**Provided material**
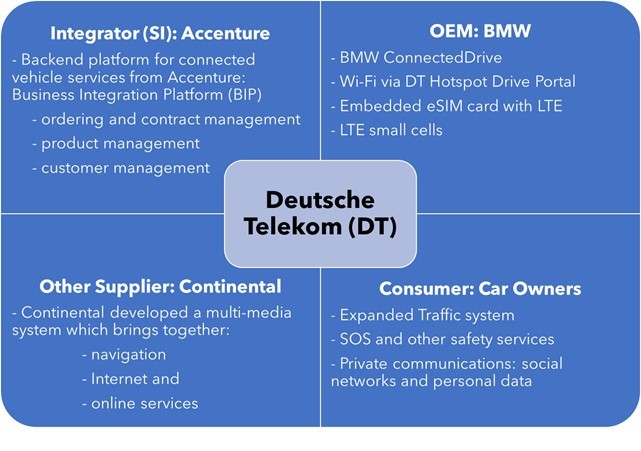 Integrator (SI): Accenture

- Backend platform for connected vehicle services from Accenture: Business Integration Platform (BIP)

- ordering and contract management

- product management

- customer management

OEM: BMW

- BMW ConnectedDrive

- Wi-Fi via DT Hotspot Drive Portal

- Embedded eSIM card with LTE

- LTE small cells

Deutsche Telekom (DT)

Other Supplier: Continental

- Continental developed a multi-media system which brings together:

- navigation

- Internet and

- online services

Consumer: Car Owners

- Expanded Traffic system

- SOS and other safety services

- Private communications: social networks and personal data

**What is required**
In the records above, return precisely the line containing "- navigation" and each line that comes after it, up to the final one.

**Task result**
- navigation

- Internet and

- online services

Consumer: Car Owners

- Expanded Traffic system

- SOS and other safety services

- Private communications: social networks and personal data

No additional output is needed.